Brief:
Output each line from the one that contains "body_size: 265" to the final line of the data below, exactly, and include nothing else.

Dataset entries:
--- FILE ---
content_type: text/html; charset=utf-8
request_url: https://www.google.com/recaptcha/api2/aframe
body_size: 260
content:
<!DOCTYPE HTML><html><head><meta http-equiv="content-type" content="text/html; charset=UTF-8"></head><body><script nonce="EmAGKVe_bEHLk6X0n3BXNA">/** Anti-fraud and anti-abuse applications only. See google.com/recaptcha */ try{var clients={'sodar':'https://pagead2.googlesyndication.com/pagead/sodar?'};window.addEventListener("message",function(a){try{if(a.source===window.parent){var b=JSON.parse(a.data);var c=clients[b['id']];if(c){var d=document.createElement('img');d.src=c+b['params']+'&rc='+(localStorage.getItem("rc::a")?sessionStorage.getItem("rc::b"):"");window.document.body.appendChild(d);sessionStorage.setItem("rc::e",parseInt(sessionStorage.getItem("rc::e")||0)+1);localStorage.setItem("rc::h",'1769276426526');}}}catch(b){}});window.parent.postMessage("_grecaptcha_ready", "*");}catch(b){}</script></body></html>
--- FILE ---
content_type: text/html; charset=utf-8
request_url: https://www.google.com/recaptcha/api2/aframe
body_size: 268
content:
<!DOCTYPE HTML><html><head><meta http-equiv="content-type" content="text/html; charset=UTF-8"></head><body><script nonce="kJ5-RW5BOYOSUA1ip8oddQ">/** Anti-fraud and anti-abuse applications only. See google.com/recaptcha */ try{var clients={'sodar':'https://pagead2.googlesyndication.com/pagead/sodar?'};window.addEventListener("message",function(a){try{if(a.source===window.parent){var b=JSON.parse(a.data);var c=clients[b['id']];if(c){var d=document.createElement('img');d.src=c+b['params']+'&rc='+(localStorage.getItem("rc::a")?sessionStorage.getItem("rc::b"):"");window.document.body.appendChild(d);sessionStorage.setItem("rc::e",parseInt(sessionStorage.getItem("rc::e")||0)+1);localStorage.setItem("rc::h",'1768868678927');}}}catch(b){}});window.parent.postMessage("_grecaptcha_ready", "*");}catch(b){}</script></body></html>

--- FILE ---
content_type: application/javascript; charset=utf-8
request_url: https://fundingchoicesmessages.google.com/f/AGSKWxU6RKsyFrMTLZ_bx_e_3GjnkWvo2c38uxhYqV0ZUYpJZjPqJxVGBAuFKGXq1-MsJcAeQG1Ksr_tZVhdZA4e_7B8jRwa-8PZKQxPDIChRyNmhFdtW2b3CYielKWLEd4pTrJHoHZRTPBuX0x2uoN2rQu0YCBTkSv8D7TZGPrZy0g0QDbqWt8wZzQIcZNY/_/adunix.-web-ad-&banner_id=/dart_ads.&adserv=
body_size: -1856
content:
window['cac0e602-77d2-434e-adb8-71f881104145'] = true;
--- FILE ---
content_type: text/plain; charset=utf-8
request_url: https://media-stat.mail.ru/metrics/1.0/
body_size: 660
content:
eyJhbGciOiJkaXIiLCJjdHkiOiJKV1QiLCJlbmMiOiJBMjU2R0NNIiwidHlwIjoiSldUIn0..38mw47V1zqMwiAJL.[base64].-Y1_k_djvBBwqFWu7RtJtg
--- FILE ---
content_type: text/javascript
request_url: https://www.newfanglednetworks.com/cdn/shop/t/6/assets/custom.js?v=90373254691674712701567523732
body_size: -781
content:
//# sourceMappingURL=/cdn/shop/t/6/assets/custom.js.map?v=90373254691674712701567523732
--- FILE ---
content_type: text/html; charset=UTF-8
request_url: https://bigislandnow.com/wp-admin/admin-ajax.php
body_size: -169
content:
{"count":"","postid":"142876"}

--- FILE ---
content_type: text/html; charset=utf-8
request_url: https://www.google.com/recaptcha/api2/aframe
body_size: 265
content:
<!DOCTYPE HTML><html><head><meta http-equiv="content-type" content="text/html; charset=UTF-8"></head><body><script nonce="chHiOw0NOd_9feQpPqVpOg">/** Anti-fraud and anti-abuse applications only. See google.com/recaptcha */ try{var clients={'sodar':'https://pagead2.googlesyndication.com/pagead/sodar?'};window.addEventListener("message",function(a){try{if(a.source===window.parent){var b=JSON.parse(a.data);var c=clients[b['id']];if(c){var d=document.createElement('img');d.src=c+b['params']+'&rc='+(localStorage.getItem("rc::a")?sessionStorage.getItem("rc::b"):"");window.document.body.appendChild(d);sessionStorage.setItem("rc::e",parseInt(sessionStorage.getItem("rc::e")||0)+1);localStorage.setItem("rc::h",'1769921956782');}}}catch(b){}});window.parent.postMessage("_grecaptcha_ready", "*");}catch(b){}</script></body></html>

Answer section:
body_size: 265
content:
<!DOCTYPE HTML><html><head><meta http-equiv="content-type" content="text/html; charset=UTF-8"></head><body><script nonce="chHiOw0NOd_9feQpPqVpOg">/** Anti-fraud and anti-abuse applications only. See google.com/recaptcha */ try{var clients={'sodar':'https://pagead2.googlesyndication.com/pagead/sodar?'};window.addEventListener("message",function(a){try{if(a.source===window.parent){var b=JSON.parse(a.data);var c=clients[b['id']];if(c){var d=document.createElement('img');d.src=c+b['params']+'&rc='+(localStorage.getItem("rc::a")?sessionStorage.getItem("rc::b"):"");window.document.body.appendChild(d);sessionStorage.setItem("rc::e",parseInt(sessionStorage.getItem("rc::e")||0)+1);localStorage.setItem("rc::h",'1769921956782');}}}catch(b){}});window.parent.postMessage("_grecaptcha_ready", "*");}catch(b){}</script></body></html>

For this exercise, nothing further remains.